This is a CLI based dictionary app.
This was created during my time as a student at Build@Mercari 2020 Week3.
cd src
python3 app.py [backend] [filename]
[backend]
hash
list
trie
[filename]
words.txt
For example
python3 app.py hash words.txt
- exact mach search
- suggest similar words when word does not exist in dictionary
- prefix search
- insert
- update
- delete
- load from file
- save to file
- non ascii words support
Three dictionary implementations
I used abstracted base class for dictionary and defined well designed APIs.
I implemented dictionary in three ways using following data structures.
• Hash Table(dict in python)
• List
• Trie Tree
I provided well covering testcases and reuse them between all the implementations.
Awesome CLI
• Accept arguments when start CLI
• Usefull help command
Word suggestion
When the word users try to find does not exist in the dictionary, CLI shows similar words in the dictionary.
For example, when user tried to find "aple", CLI show the message "Did you mean: able, ale, ample, ape, apple".
I implemented this feature using edit distance algorithm.
This is my first time 👻
I supported three backend implementations (List, Trie Tree, and Hash).
In this section, I will compare these implementations.
Hash | List | Trie Tree | |
---|---|---|---|
load | O(n) | O(n * n) | O(n * l) |
find | O(1) | O(n) | O(l) |
insert | O(1)* | O(n) | O(l) |
delete | O(1)* | Worst:O(n+m) | O(l) |
update | O(1) | O(n) | O(l) |
m = number of descriptions for target word
n = number of records
l = len(word)
*In general O(1) but if we we support prefix search, Comptation Complexity is O(l)
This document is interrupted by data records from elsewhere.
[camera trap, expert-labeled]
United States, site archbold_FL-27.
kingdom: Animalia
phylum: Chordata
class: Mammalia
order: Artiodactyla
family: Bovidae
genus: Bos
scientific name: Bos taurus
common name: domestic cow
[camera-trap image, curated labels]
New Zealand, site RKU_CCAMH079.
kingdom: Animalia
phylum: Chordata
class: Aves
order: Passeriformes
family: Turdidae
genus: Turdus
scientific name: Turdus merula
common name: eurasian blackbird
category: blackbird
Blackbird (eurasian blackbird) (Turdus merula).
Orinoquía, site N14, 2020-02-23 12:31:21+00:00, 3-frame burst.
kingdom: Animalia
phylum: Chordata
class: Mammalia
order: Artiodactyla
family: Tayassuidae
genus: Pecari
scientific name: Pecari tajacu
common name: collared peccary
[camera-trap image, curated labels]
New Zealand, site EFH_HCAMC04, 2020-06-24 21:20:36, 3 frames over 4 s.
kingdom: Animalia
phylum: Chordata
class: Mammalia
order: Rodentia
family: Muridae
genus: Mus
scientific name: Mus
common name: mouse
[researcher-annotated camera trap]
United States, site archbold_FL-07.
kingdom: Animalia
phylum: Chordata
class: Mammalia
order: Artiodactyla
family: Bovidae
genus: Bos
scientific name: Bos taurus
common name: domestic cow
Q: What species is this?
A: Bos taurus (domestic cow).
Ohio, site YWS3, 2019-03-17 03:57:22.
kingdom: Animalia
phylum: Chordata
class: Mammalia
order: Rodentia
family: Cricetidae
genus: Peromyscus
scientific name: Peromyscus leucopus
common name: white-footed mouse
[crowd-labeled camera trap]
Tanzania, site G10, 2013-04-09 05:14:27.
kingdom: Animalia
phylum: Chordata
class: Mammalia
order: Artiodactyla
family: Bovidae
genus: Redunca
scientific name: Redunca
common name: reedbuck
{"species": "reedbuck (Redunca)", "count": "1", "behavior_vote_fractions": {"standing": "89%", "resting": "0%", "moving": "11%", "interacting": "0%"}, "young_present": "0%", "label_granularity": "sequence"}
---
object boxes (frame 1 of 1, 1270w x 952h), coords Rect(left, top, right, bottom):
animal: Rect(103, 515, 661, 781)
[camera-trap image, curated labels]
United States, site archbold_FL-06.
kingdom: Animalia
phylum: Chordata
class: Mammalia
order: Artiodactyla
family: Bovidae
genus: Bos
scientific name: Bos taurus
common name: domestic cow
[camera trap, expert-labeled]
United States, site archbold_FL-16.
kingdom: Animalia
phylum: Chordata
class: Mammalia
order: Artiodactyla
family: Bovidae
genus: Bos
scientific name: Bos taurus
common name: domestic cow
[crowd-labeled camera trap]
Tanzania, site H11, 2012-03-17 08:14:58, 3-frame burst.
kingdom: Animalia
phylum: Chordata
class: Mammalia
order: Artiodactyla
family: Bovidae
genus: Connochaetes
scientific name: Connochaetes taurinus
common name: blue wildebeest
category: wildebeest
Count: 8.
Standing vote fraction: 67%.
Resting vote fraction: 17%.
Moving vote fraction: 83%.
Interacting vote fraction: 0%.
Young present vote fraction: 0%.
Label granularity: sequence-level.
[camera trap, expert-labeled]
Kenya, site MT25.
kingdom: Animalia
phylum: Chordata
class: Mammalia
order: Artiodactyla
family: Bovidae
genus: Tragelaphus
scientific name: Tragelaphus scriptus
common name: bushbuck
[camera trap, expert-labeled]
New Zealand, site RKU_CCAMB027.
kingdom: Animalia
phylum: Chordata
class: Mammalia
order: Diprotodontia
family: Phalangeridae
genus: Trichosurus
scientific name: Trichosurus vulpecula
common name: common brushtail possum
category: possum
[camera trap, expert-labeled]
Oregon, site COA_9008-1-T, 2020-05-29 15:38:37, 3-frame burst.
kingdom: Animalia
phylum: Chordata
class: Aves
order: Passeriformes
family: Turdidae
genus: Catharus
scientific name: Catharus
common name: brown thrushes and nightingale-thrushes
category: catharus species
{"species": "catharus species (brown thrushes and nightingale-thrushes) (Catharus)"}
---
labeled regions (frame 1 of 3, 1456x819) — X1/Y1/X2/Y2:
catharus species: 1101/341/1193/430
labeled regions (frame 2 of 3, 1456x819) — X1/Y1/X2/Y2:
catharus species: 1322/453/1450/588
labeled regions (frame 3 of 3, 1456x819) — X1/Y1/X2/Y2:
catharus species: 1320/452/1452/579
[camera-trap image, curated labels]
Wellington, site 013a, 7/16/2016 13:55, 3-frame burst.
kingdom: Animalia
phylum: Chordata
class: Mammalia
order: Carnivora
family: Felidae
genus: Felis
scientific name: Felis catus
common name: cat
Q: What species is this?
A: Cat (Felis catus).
To verify above Comptation Complexity analysis, I conducted benchmark.
In this benchmark, I disabled prefix search feature in HashDictionary.
(In this measurement, I used random words which length is 10.)
As you forcus on gradient, ListDictionary is very steep slope.
TrieDictionary is steeper than HashDictionary.
(In this measurement, I used random words which length is 10.)
As for ListDictionary, when number of records increase, time to find also increase a lot.
In contrast, time to find of HashDictionary and TrieDicationry does not change much.
(In this measurement, I used 5000 record)
As you can see, time to load/find of TrieDictionary increases when word length got Increase.
In contrast, time to load/find of HashDictionary and ListDicationry is constant.
From the benchmark List looks not appropriate implementation.
Because of that, in this section I will compare Hash and Trie Tree.
Discussion is limited to my implementation.
There are many more effecient implementation. (e.g. LOUDS)
Pros.
- Compitation complexity of APIs(e.g. find) doesn't depend on number of dictionary and word length.
- Hash is prepared in programing language such as dict of Python.
Cons.
- Some features are difficult to implement. (e.g. using dictionary's order)
Pros.
- Compitation complexity of APIs(e.g. find) doesn't depend on number of dictionary.
- We can implement functions using dictionary order in Trie Tree, which is difficult to implement in Hash.
Cons.
- Compitation complexity of APIs(e.g. find) depend on word length.
- when word length is long, memory usage tends to be wasted.